Source text
####################

Regional diplomacy fails Syrian economy
6 June 2024

Syria’s dire economic position continues to worsen. In a report issued in May, the World Bank predicted the economy will shrink by 1.5% this year, following a 1.2% decline in 2023.
The economy had already contracted by 54% between 2010-21, according to the Washington-based body. Its international trade has also entered freefall, with the value of exports falling from $8.8bn in 2010 to just $0.7bn in 2023, while imports dropped from $17.5bn to $3.2bn over the same period. Syria was once an oil exporter with a large agriculture sector, but it has become reliant on fuel and food imports.
What makes matters worse is that the cost of importing goods is now far higher than it once was, thanks to the collapse in the value of the Syrian pound. In 2011, you needed £Syr47 to buy one US dollar; by 2023, the cost had risen to more than £Syr12,500 for every greenback. Last year alone, the Syrian pound declined by 141% against the dollar, while inflation was running at 93%.
Agriculture fared slightly better in 2023 due to improved weather conditions compared to 2022, but the north of the country suffered a devastating earthquake in February 2023, which killed several thousand people and destroyed thousands of homes.
The authorities have few spare resources to devote to rebuilding areas devastated by natural disasters or the civil war.

####################

(Spatial reasoning question data)
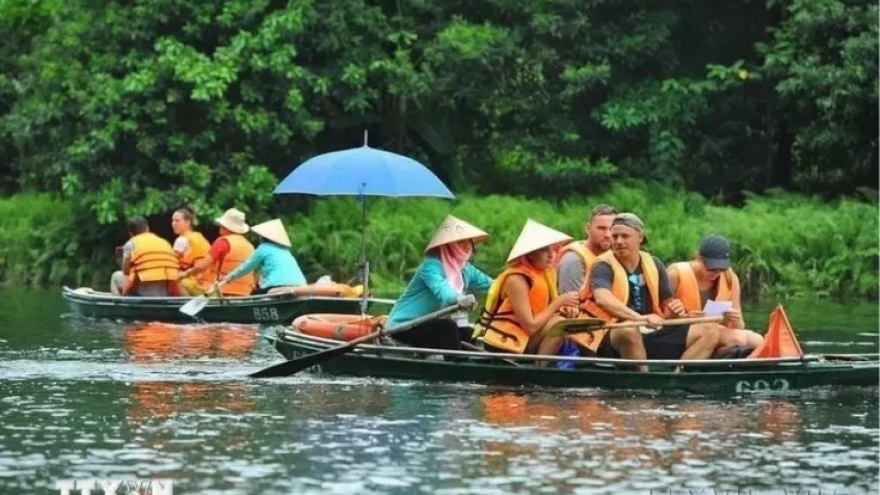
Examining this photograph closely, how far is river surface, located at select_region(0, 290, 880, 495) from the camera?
12.2 meters

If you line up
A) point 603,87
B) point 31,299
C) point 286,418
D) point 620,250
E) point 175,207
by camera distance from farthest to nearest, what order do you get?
point 603,87 → point 175,207 → point 31,299 → point 620,250 → point 286,418

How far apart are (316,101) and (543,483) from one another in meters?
22.3

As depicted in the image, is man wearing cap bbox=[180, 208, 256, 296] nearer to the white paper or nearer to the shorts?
the shorts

####################

Work to complete
[1] Please return everything in the article on Syria's economy from "Regional diplomacy fails" down to "decline in 2023.".
[2] Condense the paragraph of the article on Syria's economy that begins "What makes matters worse" into a short bulleted list that keeps its main facts.

Outputs
[1]
Regional diplomacy fails Syrian economy
6 June 2024

Syria’s dire economic position continues to worsen. In a report issued in May, the World Bank predicted the economy will shrink by 1.5% this year, following a 1.2% decline in 2023.

[2]
- Importing goods now costs far more than before because the Syrian pound has collapsed in value.
- In 2011, one US dollar cost £Syr47. By 2023, it cost more than £Syr12,500.
- In 2023 alone, the pound fell 141% against the dollar, and inflation ran at 93%.